Saved entries
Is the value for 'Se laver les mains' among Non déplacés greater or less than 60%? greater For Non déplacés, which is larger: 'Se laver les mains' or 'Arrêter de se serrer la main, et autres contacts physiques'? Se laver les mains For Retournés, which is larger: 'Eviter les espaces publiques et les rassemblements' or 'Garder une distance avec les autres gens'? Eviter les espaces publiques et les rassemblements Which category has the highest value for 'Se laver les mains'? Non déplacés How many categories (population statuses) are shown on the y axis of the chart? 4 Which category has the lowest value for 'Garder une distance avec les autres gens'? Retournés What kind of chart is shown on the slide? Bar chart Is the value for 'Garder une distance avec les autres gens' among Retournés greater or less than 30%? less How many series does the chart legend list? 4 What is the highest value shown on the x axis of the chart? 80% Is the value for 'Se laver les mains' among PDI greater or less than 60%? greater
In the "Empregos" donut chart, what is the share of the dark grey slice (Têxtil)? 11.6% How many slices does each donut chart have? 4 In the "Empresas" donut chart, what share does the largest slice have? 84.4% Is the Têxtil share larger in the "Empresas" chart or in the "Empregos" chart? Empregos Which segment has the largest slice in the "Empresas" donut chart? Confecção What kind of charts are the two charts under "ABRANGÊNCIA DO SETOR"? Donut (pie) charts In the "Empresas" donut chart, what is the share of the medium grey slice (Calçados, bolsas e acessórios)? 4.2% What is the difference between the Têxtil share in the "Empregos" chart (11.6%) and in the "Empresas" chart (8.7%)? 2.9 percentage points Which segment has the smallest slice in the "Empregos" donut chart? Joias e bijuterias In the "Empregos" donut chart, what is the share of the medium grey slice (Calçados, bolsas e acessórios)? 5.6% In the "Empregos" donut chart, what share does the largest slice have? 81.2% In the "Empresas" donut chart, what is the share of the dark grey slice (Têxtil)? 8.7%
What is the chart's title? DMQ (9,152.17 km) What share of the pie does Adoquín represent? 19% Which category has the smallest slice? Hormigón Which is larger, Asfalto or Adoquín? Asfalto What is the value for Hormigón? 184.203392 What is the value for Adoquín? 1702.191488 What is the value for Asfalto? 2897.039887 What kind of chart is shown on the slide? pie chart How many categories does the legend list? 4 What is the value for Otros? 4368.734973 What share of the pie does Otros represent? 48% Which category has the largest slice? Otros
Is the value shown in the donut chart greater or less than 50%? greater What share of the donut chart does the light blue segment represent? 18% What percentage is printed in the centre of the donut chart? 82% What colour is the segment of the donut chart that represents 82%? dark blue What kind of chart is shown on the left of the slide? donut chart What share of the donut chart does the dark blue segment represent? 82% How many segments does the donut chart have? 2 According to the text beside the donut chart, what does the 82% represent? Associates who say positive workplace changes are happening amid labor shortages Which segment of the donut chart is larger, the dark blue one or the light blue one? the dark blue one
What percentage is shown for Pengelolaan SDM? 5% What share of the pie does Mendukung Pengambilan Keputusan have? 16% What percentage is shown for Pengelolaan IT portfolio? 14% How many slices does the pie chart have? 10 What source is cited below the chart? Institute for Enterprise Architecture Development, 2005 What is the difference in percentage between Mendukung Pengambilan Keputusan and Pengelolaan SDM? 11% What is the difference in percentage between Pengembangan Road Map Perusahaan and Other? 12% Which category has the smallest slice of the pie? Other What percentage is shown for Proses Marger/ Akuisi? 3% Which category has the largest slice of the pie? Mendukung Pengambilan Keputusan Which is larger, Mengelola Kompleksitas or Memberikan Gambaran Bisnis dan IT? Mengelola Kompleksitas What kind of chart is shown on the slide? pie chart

> [REQUIREMENT] Reproduce each of the rows above word for word, keeping their original order.

> [WRITTEN ANSWER]
Is the value for 'Se laver les mains' among Non déplacés greater or less than 60%? greater For Non déplacés, which is larger: 'Se laver les mains' or 'Arrêter de se serrer la main, et autres contacts physiques'? Se laver les mains For Retournés, which is larger: 'Eviter les espaces publiques et les rassemblements' or 'Garder une distance avec les autres gens'? Eviter les espaces publiques et les rassemblements Which category has the highest value for 'Se laver les mains'? Non déplacés How many categories (population statuses) are shown on the y axis of the chart? 4 Which category has the lowest value for 'Garder une distance avec les autres gens'? Retournés What kind of chart is shown on the slide? Bar chart Is the value for 'Garder une distance avec les autres gens' among Retournés greater or less than 30%? less How many series does the chart legend list? 4 What is the highest value shown on the x axis of the chart? 80% Is the value for 'Se laver les mains' among PDI greater or less than 60%? greater
In the "Empregos" donut chart, what is the share of the dark grey slice (Têxtil)? 11.6% How many slices does each donut chart have? 4 In the "Empresas" donut chart, what share does the largest slice have? 84.4% Is the Têxtil share larger in the "Empresas" chart or in the "Empregos" chart? Empregos Which segment has the largest slice in the "Empresas" donut chart? Confecção What kind of charts are the two charts under "ABRANGÊNCIA DO SETOR"? Donut (pie) charts In the "Empresas" donut chart, what is the share of the medium grey slice (Calçados, bolsas e acessórios)? 4.2% What is the difference between the Têxtil share in the "Empregos" chart (11.6%) and in the "Empresas" chart (8.7%)? 2.9 percentage points Which segment has the smallest slice in the "Empregos" donut chart? Joias e bijuterias In the "Empregos" donut chart, what is the share of the medium grey slice (Calçados, bolsas e acessórios)? 5.6% In the "Empregos" donut chart, what share does the largest slice have? 81.2% In the "Empresas" donut chart, what is the share of the dark grey slice (Têxtil)? 8.7%
What is the chart's title? DMQ (9,152.17 km) What share of the pie does Adoquín represent? 19% Which category has the smallest slice? Hormigón Which is larger, Asfalto or Adoquín? Asfalto What is the value for Hormigón? 184.203392 What is the value for Adoquín? 1702.191488 What is the value for Asfalto? 2897.039887 What kind of chart is shown on the slide? pie chart How many categories does the legend list? 4 What is the value for Otros? 4368.734973 What share of the pie does Otros represent? 48% Which category has the largest slice? Otros
Is the value shown in the donut chart greater or less than 50%? greater What share of the donut chart does the light blue segment represent? 18% What percentage is printed in the centre of the donut chart? 82% What colour is the segment of the donut chart that represents 82%? dark blue What kind of chart is shown on the left of the slide? donut chart What share of the donut chart does the dark blue segment represent? 82% How many segments does the donut chart have? 2 According to the text beside the donut chart, what does the 82% represent? Associates who say positive workplace changes are happening amid labor shortages Which segment of the donut chart is larger, the dark blue one or the light blue one? the dark blue one
What percentage is shown for Pengelolaan SDM? 5% What share of the pie does Mendukung Pengambilan Keputusan have? 16% What percentage is shown for Pengelolaan IT portfolio? 14% How many slices does the pie chart have? 10 What source is cited below the chart? Institute for Enterprise Architecture Development, 2005 What is the difference in percentage between Mendukung Pengambilan Keputusan and Pengelolaan SDM? 11% What is the difference in percentage between Pengembangan Road Map Perusahaan and Other? 12% Which category has the smallest slice of the pie? Other What percentage is shown for Proses Marger/ Akuisi? 3% Which category has the largest slice of the pie? Mendukung Pengambilan Keputusan Which is larger, Mengelola Kompleksitas or Memberikan Gambaran Bisnis dan IT? Mengelola Kompleksitas What kind of chart is shown on the slide? pie chart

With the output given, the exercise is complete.